3 Presentation Impressions from Day 1 of the 2014 Healthcare Analytics Summit powered by Health Catalyst


1. Billy Beane, General Manager of the Oakland Athletics: Moneyball: Lessons for Life & Business from Baseball’s Best GM

  • He has faith in the process and if the process is correct, it will lead to better outcomes. As a society, we romanticize and celebrate the luck of a decision or a gut feel (a football coach goes for it on 4th down on their own 40 yard line with :50 to play down by a field goal)
  • We should be celebrating and striving for consistency, discipline and making decision based upon data.
  • The end game is to eliminate subjectivity until the data is totally pure.
  • Billy typically doesn’t watch any of the games as he feels like sitting there and living it is no way to run a baseball team. Noise affects decision makers.

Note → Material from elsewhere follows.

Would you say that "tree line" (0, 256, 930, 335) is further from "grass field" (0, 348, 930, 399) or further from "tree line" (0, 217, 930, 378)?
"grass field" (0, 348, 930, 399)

2. Jim Adams, Executive Director, The Advisory Board: Overview of the Healthcare Analytics Market

  • Whereas Billy Beane had cultural issues to overcome old school scouts, healthcare has a data governance issue. In baseball, there is only one definition for OBP or ERA. In healthcare, there are many different standards and vocabularies. What defines a diabetic?
  • The #1 request Jim gets from clients is for assistance with data governance
  • Healthcare will follow other retail and move to a model of dynamic pricing such as airlines employ – you pay more to see your doctor at a less convenient time.

3. Ray Kurzweil, Director of Engineering, Google and Leading Futurist: The Acceleration of Technology in the 21st Century: Impacts on Healthcare and Medicine

  • IBM’s Watson makes up for the fact that it is a weak reader (a human can better interpret and make inferences from a Wikipedia page for instance) by reading more volume than the human can.There will come a time where humans will be able to “plug-in” their brains for more horsepower much as adding more RAM to a computer.
  • When we started mapping the human genome we thought that it would take decades to map the entire genome. With the law of accelerating returns, it happened in 7 years.
  • By 2020, we will witness 3D printing of clothing and potentially housing.
  • Humans have a linear intuition about the future, however technologies like computers, genetics, nanotechnology, robotics and artificial intelligence have proven to have exponential growth.